Records of spatial reasoning questions
################
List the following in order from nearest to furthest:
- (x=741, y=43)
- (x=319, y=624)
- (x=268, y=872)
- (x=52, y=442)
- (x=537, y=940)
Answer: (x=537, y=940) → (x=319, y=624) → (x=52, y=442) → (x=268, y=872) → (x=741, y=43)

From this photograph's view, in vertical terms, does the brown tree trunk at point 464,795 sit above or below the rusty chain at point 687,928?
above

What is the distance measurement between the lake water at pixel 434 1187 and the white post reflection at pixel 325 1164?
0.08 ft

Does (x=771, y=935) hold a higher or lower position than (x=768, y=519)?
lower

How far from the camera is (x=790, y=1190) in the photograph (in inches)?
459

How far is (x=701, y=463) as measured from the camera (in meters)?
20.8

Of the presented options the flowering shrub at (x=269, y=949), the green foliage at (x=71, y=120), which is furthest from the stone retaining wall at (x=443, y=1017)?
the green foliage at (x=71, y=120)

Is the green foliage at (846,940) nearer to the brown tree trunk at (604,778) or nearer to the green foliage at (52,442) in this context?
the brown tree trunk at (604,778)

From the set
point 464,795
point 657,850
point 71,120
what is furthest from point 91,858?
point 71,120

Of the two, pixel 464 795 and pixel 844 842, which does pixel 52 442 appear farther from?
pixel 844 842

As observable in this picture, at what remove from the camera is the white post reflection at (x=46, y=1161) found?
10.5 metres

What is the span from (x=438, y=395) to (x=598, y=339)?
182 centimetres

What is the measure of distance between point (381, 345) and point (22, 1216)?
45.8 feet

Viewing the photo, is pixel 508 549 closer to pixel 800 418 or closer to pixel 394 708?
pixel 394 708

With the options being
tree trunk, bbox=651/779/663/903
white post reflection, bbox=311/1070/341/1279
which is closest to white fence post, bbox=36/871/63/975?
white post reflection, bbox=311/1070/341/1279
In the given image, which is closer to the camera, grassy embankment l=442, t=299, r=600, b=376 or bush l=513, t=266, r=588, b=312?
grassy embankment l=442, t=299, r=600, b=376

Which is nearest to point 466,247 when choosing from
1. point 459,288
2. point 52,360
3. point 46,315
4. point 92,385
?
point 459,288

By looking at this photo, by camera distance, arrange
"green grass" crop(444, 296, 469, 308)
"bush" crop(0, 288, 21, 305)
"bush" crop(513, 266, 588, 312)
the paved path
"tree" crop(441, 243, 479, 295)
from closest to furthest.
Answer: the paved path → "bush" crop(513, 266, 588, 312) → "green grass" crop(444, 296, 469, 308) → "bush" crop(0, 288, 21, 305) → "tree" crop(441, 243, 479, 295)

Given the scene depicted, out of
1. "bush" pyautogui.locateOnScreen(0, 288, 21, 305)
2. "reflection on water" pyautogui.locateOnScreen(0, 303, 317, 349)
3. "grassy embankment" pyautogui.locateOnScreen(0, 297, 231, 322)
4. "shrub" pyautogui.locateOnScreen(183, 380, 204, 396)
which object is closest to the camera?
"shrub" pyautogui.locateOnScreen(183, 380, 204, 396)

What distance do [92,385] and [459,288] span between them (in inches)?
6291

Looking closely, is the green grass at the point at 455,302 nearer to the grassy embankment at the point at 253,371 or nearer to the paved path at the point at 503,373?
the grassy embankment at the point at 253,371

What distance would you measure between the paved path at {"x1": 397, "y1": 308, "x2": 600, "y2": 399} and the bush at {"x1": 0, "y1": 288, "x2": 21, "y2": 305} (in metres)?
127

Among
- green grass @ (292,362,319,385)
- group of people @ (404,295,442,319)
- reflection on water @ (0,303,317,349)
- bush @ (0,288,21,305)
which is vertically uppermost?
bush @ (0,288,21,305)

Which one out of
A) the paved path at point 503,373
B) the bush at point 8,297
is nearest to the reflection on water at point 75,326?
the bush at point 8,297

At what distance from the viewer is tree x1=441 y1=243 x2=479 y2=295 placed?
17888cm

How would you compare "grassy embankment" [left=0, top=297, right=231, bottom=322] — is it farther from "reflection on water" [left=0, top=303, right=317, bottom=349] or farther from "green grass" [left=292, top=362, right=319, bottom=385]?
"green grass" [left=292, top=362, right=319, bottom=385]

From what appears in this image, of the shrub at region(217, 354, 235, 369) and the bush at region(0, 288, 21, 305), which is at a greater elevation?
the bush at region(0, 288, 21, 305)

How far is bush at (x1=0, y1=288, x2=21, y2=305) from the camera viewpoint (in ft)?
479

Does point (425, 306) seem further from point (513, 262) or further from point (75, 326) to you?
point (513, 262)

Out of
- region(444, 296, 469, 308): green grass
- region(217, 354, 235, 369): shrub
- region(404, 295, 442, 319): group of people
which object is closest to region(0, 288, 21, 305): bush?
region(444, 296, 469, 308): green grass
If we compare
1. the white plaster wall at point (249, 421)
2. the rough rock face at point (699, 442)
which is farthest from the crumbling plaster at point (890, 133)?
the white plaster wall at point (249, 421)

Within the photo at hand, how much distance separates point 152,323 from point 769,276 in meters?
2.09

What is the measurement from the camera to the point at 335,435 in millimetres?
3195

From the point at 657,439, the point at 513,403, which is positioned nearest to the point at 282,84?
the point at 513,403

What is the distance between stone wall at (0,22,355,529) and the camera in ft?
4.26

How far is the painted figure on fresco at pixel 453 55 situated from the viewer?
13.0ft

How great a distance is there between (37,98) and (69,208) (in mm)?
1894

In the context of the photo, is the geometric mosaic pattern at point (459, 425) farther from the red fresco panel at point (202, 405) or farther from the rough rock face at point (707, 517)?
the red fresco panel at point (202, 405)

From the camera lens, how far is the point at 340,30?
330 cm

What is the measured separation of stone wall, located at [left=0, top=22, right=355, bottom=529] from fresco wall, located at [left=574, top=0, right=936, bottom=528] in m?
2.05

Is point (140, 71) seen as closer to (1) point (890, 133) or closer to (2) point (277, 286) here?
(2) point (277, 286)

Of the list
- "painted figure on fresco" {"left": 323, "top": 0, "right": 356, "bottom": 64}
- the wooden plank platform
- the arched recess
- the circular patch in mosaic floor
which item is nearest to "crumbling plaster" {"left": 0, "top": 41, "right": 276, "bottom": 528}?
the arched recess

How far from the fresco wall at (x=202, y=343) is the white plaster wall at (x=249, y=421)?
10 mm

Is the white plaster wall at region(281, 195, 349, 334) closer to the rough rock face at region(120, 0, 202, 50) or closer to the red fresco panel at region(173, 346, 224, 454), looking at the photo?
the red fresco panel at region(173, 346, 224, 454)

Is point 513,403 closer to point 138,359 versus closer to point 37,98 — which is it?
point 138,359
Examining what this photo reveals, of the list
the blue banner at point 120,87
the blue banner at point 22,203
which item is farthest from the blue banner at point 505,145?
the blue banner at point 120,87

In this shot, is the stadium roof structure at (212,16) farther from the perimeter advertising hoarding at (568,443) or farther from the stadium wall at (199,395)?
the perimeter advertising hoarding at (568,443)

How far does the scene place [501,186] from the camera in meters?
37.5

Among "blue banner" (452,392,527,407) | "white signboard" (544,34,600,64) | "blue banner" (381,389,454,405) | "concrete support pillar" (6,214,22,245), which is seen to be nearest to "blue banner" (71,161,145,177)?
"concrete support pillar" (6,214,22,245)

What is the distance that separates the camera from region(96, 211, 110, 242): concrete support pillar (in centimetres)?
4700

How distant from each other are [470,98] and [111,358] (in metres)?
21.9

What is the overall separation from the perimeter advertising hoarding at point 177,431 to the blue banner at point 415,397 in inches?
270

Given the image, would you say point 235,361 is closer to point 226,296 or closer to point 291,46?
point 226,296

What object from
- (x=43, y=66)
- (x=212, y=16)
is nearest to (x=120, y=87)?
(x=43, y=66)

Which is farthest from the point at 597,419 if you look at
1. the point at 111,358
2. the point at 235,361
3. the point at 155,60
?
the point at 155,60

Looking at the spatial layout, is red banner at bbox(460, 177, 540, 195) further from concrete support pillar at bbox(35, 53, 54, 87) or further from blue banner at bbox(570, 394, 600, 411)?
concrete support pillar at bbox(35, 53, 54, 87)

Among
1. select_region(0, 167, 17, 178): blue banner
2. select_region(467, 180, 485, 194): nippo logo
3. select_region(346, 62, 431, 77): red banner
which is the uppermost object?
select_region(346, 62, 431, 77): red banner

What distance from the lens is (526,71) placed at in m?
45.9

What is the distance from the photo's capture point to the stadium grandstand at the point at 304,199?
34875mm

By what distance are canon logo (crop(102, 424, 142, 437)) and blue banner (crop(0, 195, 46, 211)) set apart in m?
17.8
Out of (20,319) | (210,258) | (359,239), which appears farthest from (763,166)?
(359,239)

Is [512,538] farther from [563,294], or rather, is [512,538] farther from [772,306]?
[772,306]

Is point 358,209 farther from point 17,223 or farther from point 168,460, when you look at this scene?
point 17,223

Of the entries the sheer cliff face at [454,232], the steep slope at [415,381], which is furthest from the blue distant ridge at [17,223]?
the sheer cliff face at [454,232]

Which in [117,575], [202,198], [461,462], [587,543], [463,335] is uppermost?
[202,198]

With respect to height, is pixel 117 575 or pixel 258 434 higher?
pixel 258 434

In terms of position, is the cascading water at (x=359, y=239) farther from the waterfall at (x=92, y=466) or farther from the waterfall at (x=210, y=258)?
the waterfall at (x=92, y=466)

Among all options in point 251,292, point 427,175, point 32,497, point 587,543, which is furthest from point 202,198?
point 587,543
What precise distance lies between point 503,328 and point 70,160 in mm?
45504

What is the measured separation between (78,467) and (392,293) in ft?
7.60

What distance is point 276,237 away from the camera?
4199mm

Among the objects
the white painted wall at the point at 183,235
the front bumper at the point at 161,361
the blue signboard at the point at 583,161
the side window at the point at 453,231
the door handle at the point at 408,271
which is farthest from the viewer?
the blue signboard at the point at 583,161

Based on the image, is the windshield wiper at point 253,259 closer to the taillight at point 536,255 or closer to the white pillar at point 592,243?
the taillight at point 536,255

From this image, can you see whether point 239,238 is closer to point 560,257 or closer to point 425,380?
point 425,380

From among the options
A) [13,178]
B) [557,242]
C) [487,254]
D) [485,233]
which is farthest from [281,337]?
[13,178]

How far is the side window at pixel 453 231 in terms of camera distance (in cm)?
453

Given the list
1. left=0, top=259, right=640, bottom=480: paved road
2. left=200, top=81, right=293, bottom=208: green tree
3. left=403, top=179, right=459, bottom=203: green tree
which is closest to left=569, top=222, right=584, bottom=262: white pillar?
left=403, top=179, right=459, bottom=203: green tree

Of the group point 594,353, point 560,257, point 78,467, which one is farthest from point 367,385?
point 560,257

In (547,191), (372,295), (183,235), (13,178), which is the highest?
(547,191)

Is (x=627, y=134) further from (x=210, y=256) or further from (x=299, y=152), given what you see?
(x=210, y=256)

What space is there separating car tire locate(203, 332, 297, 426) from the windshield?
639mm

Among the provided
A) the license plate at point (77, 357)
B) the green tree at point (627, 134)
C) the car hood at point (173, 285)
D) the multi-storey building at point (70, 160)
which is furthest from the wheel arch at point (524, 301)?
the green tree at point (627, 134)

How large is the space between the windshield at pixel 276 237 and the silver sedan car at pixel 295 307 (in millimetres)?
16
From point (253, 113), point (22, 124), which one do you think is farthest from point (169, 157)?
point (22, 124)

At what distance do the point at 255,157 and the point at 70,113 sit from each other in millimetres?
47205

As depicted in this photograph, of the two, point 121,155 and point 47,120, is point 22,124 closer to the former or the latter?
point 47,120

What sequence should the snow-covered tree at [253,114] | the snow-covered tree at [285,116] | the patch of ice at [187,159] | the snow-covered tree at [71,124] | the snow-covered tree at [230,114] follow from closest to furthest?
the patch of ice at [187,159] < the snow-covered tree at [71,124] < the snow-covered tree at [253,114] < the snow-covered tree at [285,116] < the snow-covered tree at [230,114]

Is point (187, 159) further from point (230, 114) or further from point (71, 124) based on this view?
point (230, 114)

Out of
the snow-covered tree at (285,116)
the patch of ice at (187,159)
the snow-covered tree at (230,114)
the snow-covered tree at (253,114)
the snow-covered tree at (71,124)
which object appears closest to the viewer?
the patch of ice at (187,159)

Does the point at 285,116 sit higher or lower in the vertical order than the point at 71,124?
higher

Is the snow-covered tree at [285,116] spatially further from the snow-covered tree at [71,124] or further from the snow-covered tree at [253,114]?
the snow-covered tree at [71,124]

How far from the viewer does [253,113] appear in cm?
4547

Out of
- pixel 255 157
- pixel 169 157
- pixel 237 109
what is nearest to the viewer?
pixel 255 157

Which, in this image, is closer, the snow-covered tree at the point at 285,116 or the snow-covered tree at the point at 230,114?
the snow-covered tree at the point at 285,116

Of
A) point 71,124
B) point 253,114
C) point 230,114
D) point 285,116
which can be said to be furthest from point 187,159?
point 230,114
################
**Brief**: From the "Among the provided" line to the close of the listing, restate each line word for word.

**Worked solution**:
Among the provided
A) the license plate at point (77, 357)
B) the green tree at point (627, 134)
C) the car hood at point (173, 285)
D) the multi-storey building at point (70, 160)
which is furthest from the wheel arch at point (524, 301)?
the green tree at point (627, 134)

How large is the space between the windshield at pixel 276 237 and the silver sedan car at pixel 295 307 (in millimetres)?
16
From point (253, 113), point (22, 124), which one do you think is farthest from point (169, 157)?
point (22, 124)

At what distance do the point at 255,157 and the point at 70,113 sit from each other in millimetres?
47205

As depicted in this photograph, of the two, point 121,155 and point 47,120, is point 22,124 closer to the former or the latter?
point 47,120

What sequence should the snow-covered tree at [253,114] | the snow-covered tree at [285,116] | the patch of ice at [187,159] | the snow-covered tree at [71,124] | the snow-covered tree at [230,114] follow from closest to furthest?
the patch of ice at [187,159] < the snow-covered tree at [71,124] < the snow-covered tree at [253,114] < the snow-covered tree at [285,116] < the snow-covered tree at [230,114]

Is point (187, 159) further from point (230, 114) or further from point (71, 124) based on this view?
point (230, 114)

Out of
the snow-covered tree at (285,116)
the patch of ice at (187,159)
the snow-covered tree at (230,114)
the snow-covered tree at (253,114)
the snow-covered tree at (71,124)
which object appears closest to the viewer?
the patch of ice at (187,159)

Does the point at 285,116 sit higher or lower in the vertical order than the point at 71,124?
higher

Is the snow-covered tree at [285,116] spatially further from the snow-covered tree at [71,124] or further from the snow-covered tree at [253,114]?
the snow-covered tree at [71,124]

How far from the viewer does [253,113] appear in cm?
4547

Out of
- pixel 255 157
- pixel 169 157
- pixel 237 109
what is nearest to the viewer?
pixel 255 157

Which, in this image, is closer, the snow-covered tree at the point at 285,116 or the snow-covered tree at the point at 230,114?
the snow-covered tree at the point at 285,116

Of
A) point 71,124
B) point 253,114
C) point 230,114
D) point 285,116
which can be said to be furthest from point 187,159?
point 230,114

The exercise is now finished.